The mystery began several years ago when arthritis researchers zeroed in on a gene called CCR2. CCR2 is highly expressed in the joints of patients with rheumatoid arthritis, which led researchers to believe it might contribute to the disease. “Scientists thought that if you inhibited CCR2 you would have a beneficial effect,” said Liu. “But actually, the result was the opposite.” Studies revealed that suppressing CCR2 in fact cannot ameliorate joint inflammation, in some cases, it leads to disease exacerbation.
Intrigued, Liu and her team used mice to investigate how CCR2 affects immune system cells. The immune system is critical because rheumatoid arthritis is an autoimmune disease, in which the immune system attacks the body’s own tissues, causing inflammation.
They found the smoking gun when they looked at a type of immune cell known as Th17 cell. Arthritic mice without the CCR2 gene produced three times the amount of Th17 cells, increasing the inflammation in their joints.
“We found that an enhanced Th17 cell response is responsible, at least in part, for the increased disease severity,” said Liu. Inhibiting the activities of Th17 cell, therefore, may be a promising new direction for drug treatments for rheumatoid arthritis.
The team also found that a particular type of monocyte (a type of white blood cell) disappeared from certain tissues in the mice without CCR2. They hypothesize that the CCR2-expressing monocyte plays an important regulatory role, so without the monocyte, Th17 cells proliferate. “The potential link between CCR2 and the Th17 cells is the monocyte subset,” said Liu.
“This subset of monocytes may have a suppressive function in autoimmune disease,” said Liu. The finding opens the door to new treatment possibilities, such as injecting this monocyte subset into patients with rheumatoid arthritis: “Finding this monocyte may be important for later development of cell-based therapy,” said Liu.

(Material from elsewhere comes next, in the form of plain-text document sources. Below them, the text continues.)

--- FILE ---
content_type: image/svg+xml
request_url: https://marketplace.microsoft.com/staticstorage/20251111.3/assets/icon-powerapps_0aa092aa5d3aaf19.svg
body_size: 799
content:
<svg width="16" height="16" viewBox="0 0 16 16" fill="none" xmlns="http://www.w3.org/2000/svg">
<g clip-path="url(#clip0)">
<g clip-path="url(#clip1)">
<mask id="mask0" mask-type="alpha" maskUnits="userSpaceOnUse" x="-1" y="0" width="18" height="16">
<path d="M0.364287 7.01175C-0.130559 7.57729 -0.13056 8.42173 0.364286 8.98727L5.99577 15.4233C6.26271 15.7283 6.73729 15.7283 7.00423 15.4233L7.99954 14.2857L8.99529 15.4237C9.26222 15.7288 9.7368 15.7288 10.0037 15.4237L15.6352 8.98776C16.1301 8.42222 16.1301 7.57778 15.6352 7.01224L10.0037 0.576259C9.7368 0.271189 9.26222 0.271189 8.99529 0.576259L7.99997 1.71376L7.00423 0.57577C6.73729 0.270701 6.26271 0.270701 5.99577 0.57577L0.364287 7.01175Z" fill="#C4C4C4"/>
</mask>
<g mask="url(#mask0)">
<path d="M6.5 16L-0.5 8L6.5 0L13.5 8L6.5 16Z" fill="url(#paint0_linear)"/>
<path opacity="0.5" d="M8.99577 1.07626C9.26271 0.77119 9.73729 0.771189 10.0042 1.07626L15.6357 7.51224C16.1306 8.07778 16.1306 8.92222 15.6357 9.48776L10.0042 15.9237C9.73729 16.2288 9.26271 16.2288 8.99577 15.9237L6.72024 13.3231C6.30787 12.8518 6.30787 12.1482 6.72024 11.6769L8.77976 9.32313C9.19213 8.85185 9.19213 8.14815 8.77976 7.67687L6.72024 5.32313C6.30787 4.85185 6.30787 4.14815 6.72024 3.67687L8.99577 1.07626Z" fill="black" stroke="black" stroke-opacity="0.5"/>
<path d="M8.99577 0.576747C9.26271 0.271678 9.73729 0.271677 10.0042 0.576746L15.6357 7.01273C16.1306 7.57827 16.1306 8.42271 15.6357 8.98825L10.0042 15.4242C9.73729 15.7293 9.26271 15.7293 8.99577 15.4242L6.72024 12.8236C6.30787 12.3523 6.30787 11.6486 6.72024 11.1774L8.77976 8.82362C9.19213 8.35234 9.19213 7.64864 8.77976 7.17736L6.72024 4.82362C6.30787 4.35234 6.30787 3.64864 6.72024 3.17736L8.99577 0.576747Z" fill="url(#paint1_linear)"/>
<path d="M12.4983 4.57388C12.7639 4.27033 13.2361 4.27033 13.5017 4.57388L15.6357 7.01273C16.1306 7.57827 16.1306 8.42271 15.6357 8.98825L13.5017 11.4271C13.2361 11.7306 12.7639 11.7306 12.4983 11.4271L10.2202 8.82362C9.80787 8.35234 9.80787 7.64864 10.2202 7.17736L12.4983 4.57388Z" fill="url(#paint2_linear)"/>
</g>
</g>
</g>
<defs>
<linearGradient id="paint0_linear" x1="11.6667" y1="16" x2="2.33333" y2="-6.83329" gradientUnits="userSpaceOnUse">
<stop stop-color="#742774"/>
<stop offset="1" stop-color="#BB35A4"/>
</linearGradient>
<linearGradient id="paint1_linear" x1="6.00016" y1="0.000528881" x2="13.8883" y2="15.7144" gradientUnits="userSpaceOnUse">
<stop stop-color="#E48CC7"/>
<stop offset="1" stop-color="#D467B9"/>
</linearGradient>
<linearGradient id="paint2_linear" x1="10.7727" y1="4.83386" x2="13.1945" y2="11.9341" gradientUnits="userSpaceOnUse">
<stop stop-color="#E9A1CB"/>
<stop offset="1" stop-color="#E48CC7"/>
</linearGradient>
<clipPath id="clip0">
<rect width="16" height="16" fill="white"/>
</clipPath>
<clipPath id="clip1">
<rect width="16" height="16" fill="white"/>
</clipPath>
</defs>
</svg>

Other collaborators from the UNC Thurston Arthritis Research Center include Teresa Tarrant, MD, Alan Fong, PhD, Rishi Rampersad, Christopher Vallanat, Tatiana Quintero-Matthews and Michael Weeks. Additional collaborators include Denise Esserman, PhD, from the UNC Department of Medicine and UNC Department of Biostatistics, Jennifer Clark of the UNC Department of Biostatistics and Franco Di Padova, MD and Dhavalkumar Patel, MD, PhD of the Novartis Institutes for Biomedical Research, Switzerland.
For a report of the research, see: http://www.plosone.org/article/info%3Adoi%2F10.1371%2Fjournal.pone.0025833.
Support for the research comes from the North Carolina Translational and Clinical Science (NC TraCS) Institute, home of the UNC-Chapel Hill Clinical and Translational Science Award (CTSA); the Arthritis Foundation; and the National Heart Lung and Blood Institute.